--- Alıştırma koşulları ---
a) Okuma metnine göre Prof. Dr. Kadri Yıldırım hangi üniversitede hangi görevi yürütüyor?
b) Okuma metninde "Kırmancki (Zazaca)’nın Tarihsel" ile başlayıp "çabaları da sürüyor." ile biten bölümü kelimesi kelimesine aktarın.

--- Okuma metni ---
==============================

Kırmancki (Zazaca)’nın Tarihsel Kaynakları
- 17 Ocak 2022
- 3
Kürt dili üzerine son yıllarda artan bir hızla çalışmalar devam ederken bunun paralelinde Kürtçeyi kendi içinde ayrıştırma çabaları da sürüyor.
Bu noktada özellikle son birkaç yılda Kürtçenin lehçeleri arasındaki bazı farklılıkları abartıp Kürtleri birbirinden uzaklaştırma cereyanı dikkat çekmektedir. Bütün tarihsel ve sosyolojik veriler ortada olmasına rağmen, biraz da Alman ekolündeki bazı çevrelerin de etkisiyle ve Türkiye’de de Bingöl Üniversitesinin anlaşılmaz çabalarıyla Kırmancki (Zazaca)’yi Kürtçe genel dilden ayırma çabalarını görmekteyiz.
Oysa yüz yıllardan bu yana Arap ve Fars kaynakları başta olmak üzere tüm kaynaklarda Kirmanckî de Kurmancî, Soranî, Goranî ve Lorî gibi Kürt dilinin bir lehçesi olarak ele alınmaktadır. Bütün bu net kaynaklara rağmen kimi çevrelerin ısrarla Kürtçenin lehçeleri üzerinde bir ayrıştırmaya gitmesi, tamamen siyasi bir tavır olarak algılanabilir. Buna rağmen biz de ısrarla geçmişten günümüze Kırmancki (Zazacanın)’nin Kürdiliğini ele alan verileri paylaşmaya devam edeceğiz.
Daha önce Yüksekova Haber’de yazdığım “Kürt Dili Tartışmaları: Kirmanckî (Zazaca)” çalışmasında her ne kadar bu konuyu ele aldıysam da bu yazıda da Kürtçenin önemli şahsiyetlerinden Prof. Dr. Kadri Yıldırım’ın kütüphanesinden bazı farklı kaynaklardan bilgiler size aktaracağım. Mardin Artuklu Üniversitesi Kürdoloji müdürü olan Kadri hocanın da katkılarıyla kaynakları söyle sıralayabiliriz:
1. Yakût Hamevî (1168-1229) ve “Mu’cemu’l-Buldan” Adlı Eseri
Dünyacı ünlü bu İslam coğrafyacısının birkaç ciltlik “Mucemu’l-Buldan” (Şehirler ve Kavimler Sözlüğü) adlı eserinin dördüncü cildinde Kürtlerden ve onların aşiret ve kollarından bahsederken şunları söylemektedir:
“Kürlerin kaleleri çok güçlüdür ve şu Kürt aşiretlerinin kaleleri bitişiktir:
Besnewî, Botî, Zuwaz(Zaza’nın Arapça çoğulu)”

==============================

--- Kayıtlı veriler ---
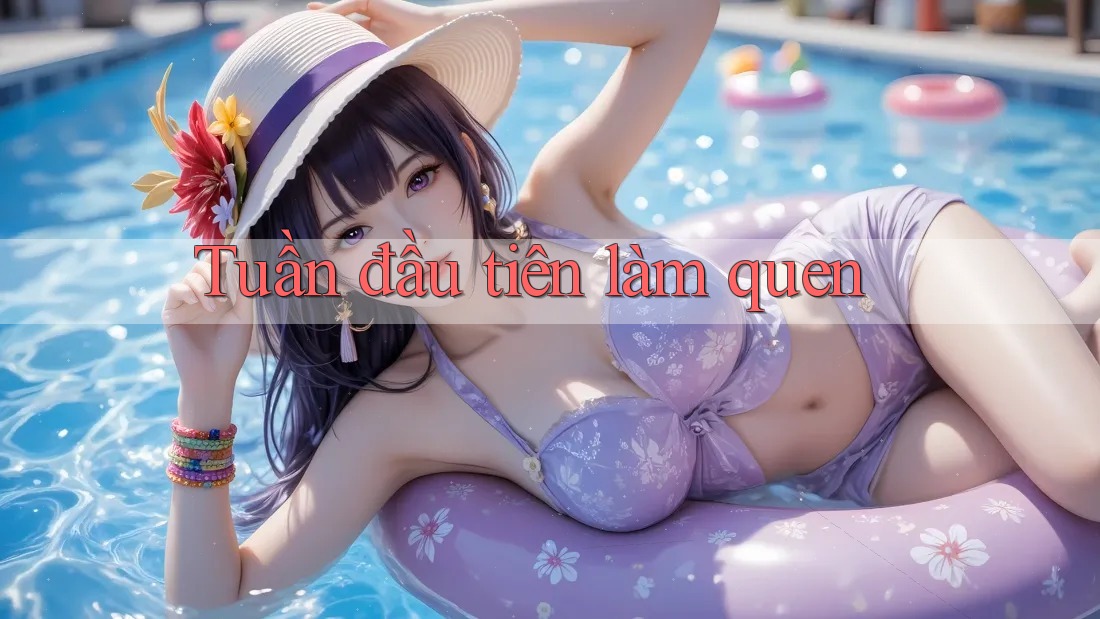 Tuần đầu tiên làm quen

==============================

--- Görev görev yanıtlar ---
a) Mardin Artuklu Üniversitesi'nde Kürdoloji müdürüdür.

b)
Kırmancki (Zazaca)’nın Tarihsel Kaynakları
- 17 Ocak 2022
- 3
Kürt dili üzerine son yıllarda artan bir hızla çalışmalar devam ederken bunun paralelinde Kürtçeyi kendi içinde ayrıştırma çabaları da sürüyor.